This is Why Paul Krugman Is Never To Be Taken Seriously
Ξ September 6th, 2010 | → Comments Off | ∇ Intellectual, Politics |
Paul Krugman is an economics columnist at the New York Times, and received the Nobel Prize in economics for work he did in the late 80′s. Those two things give him a certain cachet in the realm of economics policy. However, ever since George W. Bush was elected in 2000, he has turned nearly totally partisan, using his clout to attack conservatives and defend liberalism, at the expense of intellectual integrity. His latest column is an example of how wrapped up in partisan rhetoric he is.
Krugman is a Keynesian. Keynesians believe that in economic downturns massive government spending must take place to turn the economy around. This was the prevalent school of thought in the FDR administration, and the economic policies of the 1930′s reflect that. However, Krugman goes too far with his attempts to interpret Keynesian success from the 1940′s:
From an economic point of view World War II was, above all, a burst of deficit-financed government spending, on a scale that would never have been approved otherwise. Over the course of the war the federal government borrowed an amount equal to roughly twice the value of G.D.P. in 1940 — the equivalent of roughly $30 trillion today.
Had anyone proposed spending even a fraction that much before the war, people would have said the same things they’re saying today. They would have warned about crushing debt and runaway inflation. They would also have said, rightly, that the Depression was in large part caused by excess debt — and then have declared that it was impossible to fix this problem by issuing even more debt.

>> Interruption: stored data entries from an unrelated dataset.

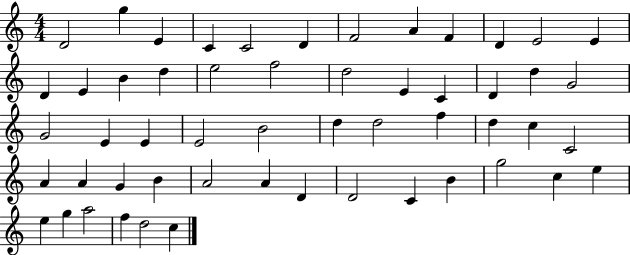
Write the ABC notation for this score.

X:1
T:Untitled
M:4/4
L:1/4
K:C
D2 g E C C2 D F2 A F D E2 E D E B d e2 f2 d2 E C D d G2 G2 E E E2 B2 d d2 f d c C2 A A G B A2 A D D2 C B g2 c e e g a2 f d2 c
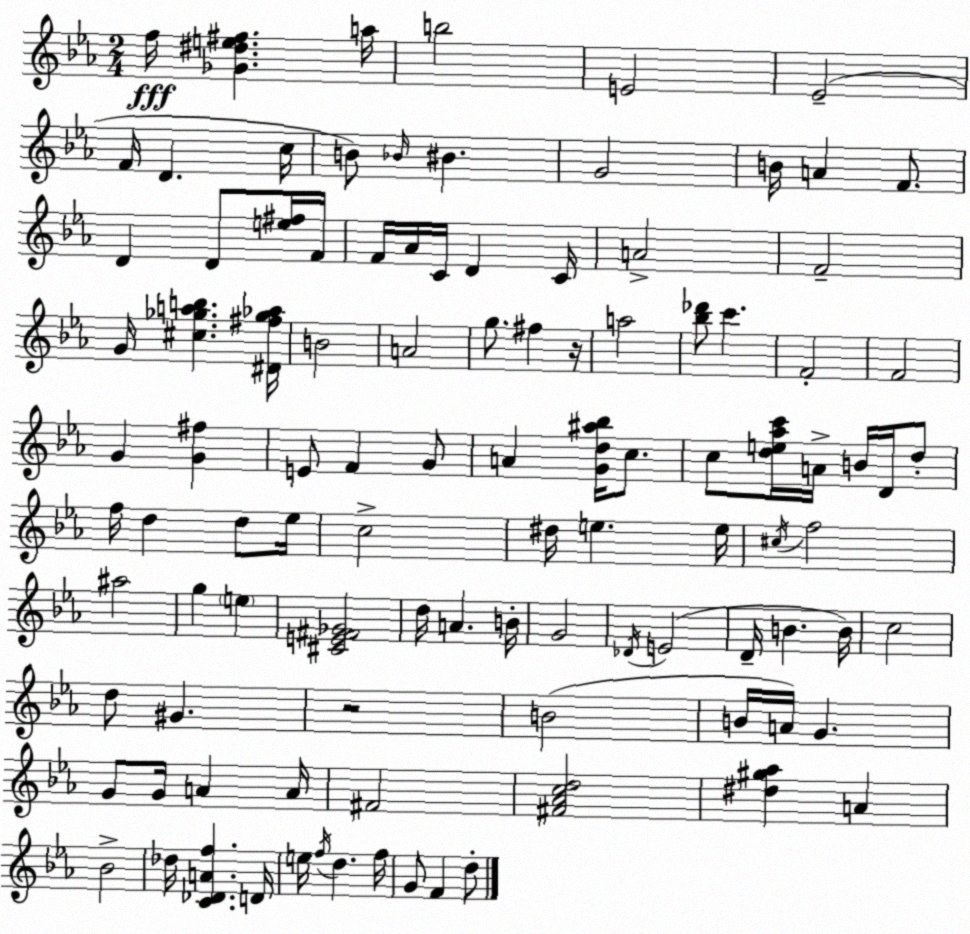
X:1
T:Untitled
M:2/4
L:1/4
K:Eb
f/4 [_G^de^f] a/4 b2 E2 _E2 F/4 D c/4 B/2 _B/4 ^B G2 B/4 A F/2 D D/2 [e^f]/4 F/4 F/4 _A/4 C/4 D C/4 A2 F2 G/4 [^c_gab] [^D^f_g_a]/4 B2 A2 g/2 ^f z/4 a2 [_b_d']/2 c' F2 F2 G [G^f] E/2 F G/2 A [Gd^a_b]/4 c/2 c/2 [de_ac']/4 A/4 B/4 D/4 d/2 f/4 d d/2 _e/4 c2 ^d/4 e e/4 ^c/4 f2 ^a2 g e [^CE^F_G]2 d/4 A B/4 G2 _D/4 E2 D/4 B B/4 c2 d/2 ^G z2 B2 B/4 A/4 G G/2 G/4 A A/4 ^F2 [^F_Acd]2 [^d^g_a] A _B2 _d/4 [C_DAf] D/4 e/4 f/4 d f/4 G/2 F d/2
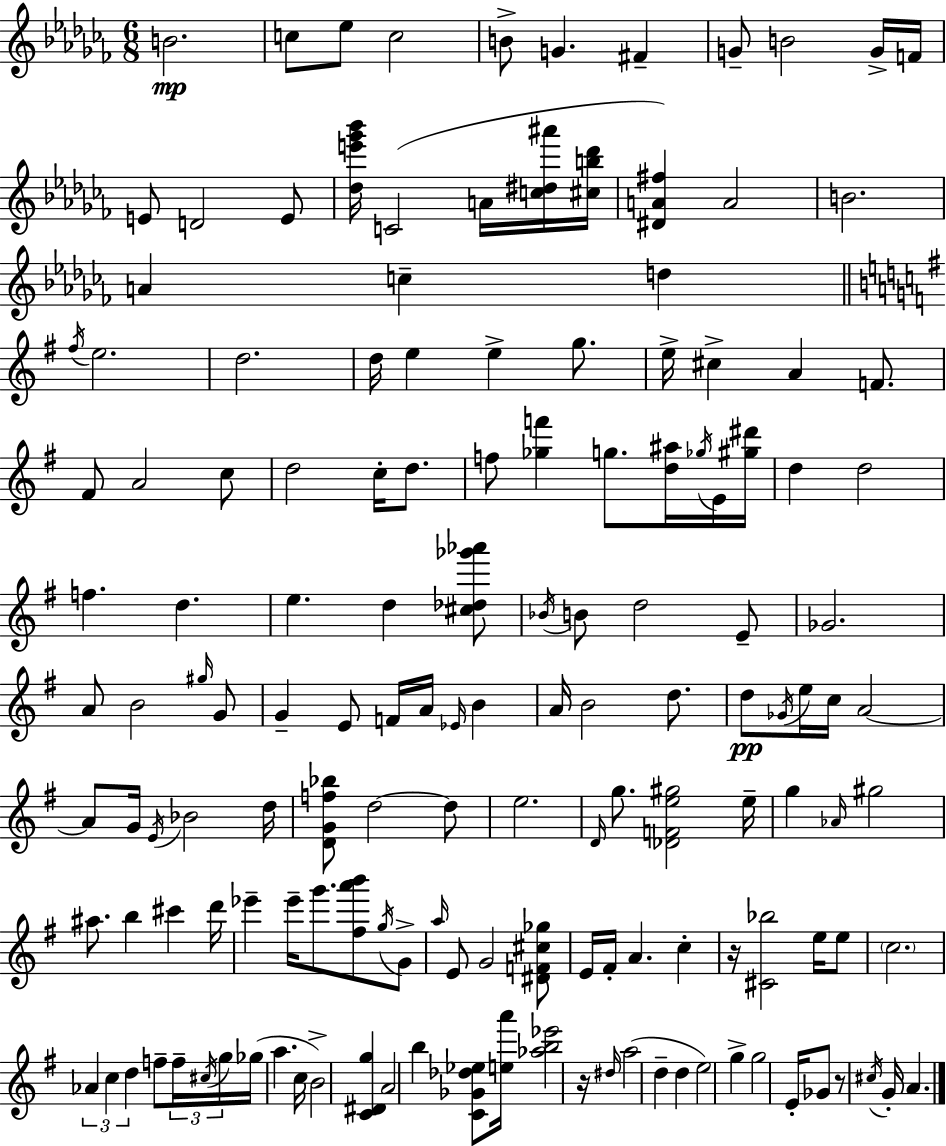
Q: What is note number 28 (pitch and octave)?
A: G5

But guess what? Deficit spending created an economic boom — and the boom laid the foundation for long-run prosperity. Overall debt in the economy — public plus private — actually fell as a percentage of G.D.P., thanks to economic growth and, yes, some inflation, which reduced the real value of outstanding debts. And after the war, thanks to the improved financial position of the private sector, the economy was able to thrive without continuing deficits.
I’m no economist, nor even an economic historian, but it strikes me fairly obvious that America’s economic prosperity following WWII might have had something to do with the fact that it was the only industrialized nation that hadn’t been devastated by war. Germany, Russia, Britain, France – all had their industrial centers ravaged, their male populations decimated. BMW and Mitsubishi weren’t exactly in a position to challenge GM, Ford or Chrysler in 1946. Britain didn’t end food rationing until 1954 – nine years after the war ended.
I’m sure America’s economy would see an uptick if the rest of the world’s industrial infrastructure crumbled overnight. I don’t think we’d even need to go into public debt if it did happen to trigger the boom. I’m just not sure how Krugman is proposing for it happen.